CONSIGNE 1:
Dans l'article sur le procès du gang des barbares, relevez tous les accusés dont la tenue est décrite, avec le vêtement qui leur est attribué.
CONSIGNE 2:
D'après l'article sur le procès du gang des barbares, à quelle date a eu lieu l'enlèvement reconnu par Jean-Christophe Sombou ?
CONSIGNE 3:
Recopiez le passage de l'article sur le procès du gang des barbares qui commence aux mots "JUSTICEPortrait des complices" et s'arrête après "à quatre épingles.".

TEXTE FOURNI:
+ + +

Procès du gang des barbares: ces bourreaux bien ordinaires

Procès du gang des barbares: ces bourreaux bien ordinaires

JUSTICEPortrait des complices de Fofana, lors de ce premier jour d'audience...
Mathieu Grégoire

Mathieu Grégoire

«Gang des barbares». L’expression barre l’accréditation délivrée aux journalistes par le ministère de la Justice. Ce nom donné par leur chef autoproclamé, Youssouf Fofana, leur colle désormais à la peau. Les 27 «barbares» vont s’asseoir un par un dans le box des accusés. Ils sont jeunes, terriblement jeunes. Certains sont costauds, d’autres épais comme des fils de fer. Parfois tirés à quatre épingles.


Chemise blanche pour le geôlier Jérôme Ribeiro, l’un de ceux qui a nourri à la paille Ilan Halimi à travers son bâillon. Sweat jaune fluo pour l’imposant Jean-Christophe Sombou, qui a reconnu l’enlèvement du 21 janvier 2006, dans une ruelle sombre. Veste à carreau pour Gilles Serrurier, complètement hébété, le gardien de la résidence de Bagneux qui a fourni les clés de l’appartement où le calvaire d’Ilan Halimi commença. Chemisier noir pour Emma, l’appât, dix-sept ans et «lycéenne, en seconde» au moment des faits, de longs cheveux sombres attachés avec une barrette, des yeux de jais. Depuis sa cellule, cette belle femme d’origine iranienne a écrit à la famille d’Ilan: «J’ai l’impression que j’ai perdu un être cher moi aussi.» Depuis le banc des accusés, elle scrute longuement le public du tribunal, où se mêlent ses proches et ceux de sa proie.

+ + +

EXTRAIT DES DONNÉES:

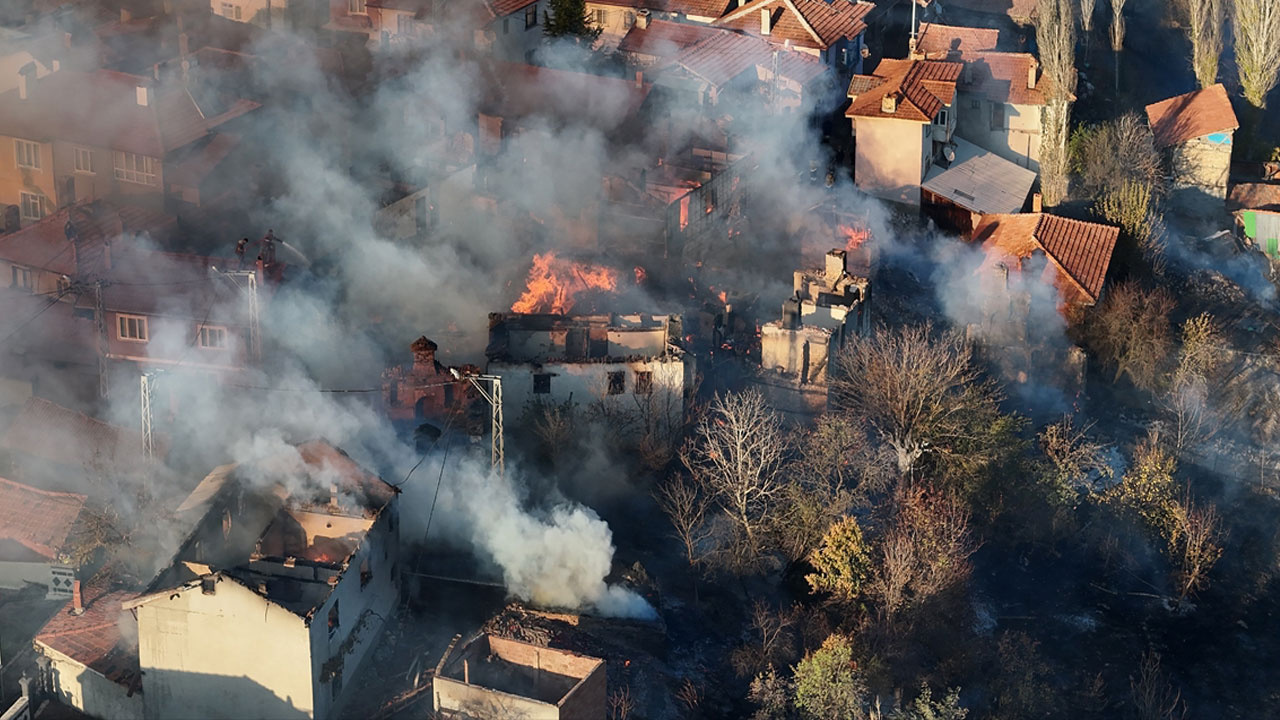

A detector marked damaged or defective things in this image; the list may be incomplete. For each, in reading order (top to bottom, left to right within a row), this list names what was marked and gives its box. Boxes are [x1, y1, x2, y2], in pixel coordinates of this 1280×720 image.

+ + +

RÉPONSE ATTENDUE 1:
Jérôme Ribeiro : chemise blanche
Jean-Christophe Sombou : sweat jaune fluo
Gilles Serrurier : veste à carreau
Emma : chemisier noir

RÉPONSE ATTENDUE 2:
Le 21 janvier 2006.

RÉPONSE ATTENDUE 3:
JUSTICEPortrait des complices de Fofana, lors de ce premier jour d'audience...
Mathieu Grégoire

Mathieu Grégoire

«Gang des barbares». L’expression barre l’accréditation délivrée aux journalistes par le ministère de la Justice. Ce nom donné par leur chef autoproclamé, Youssouf Fofana, leur colle désormais à la peau. Les 27 «barbares» vont s’asseoir un par un dans le box des accusés. Ils sont jeunes, terriblement jeunes. Certains sont costauds, d’autres épais comme des fils de fer. Parfois tirés à quatre épingles.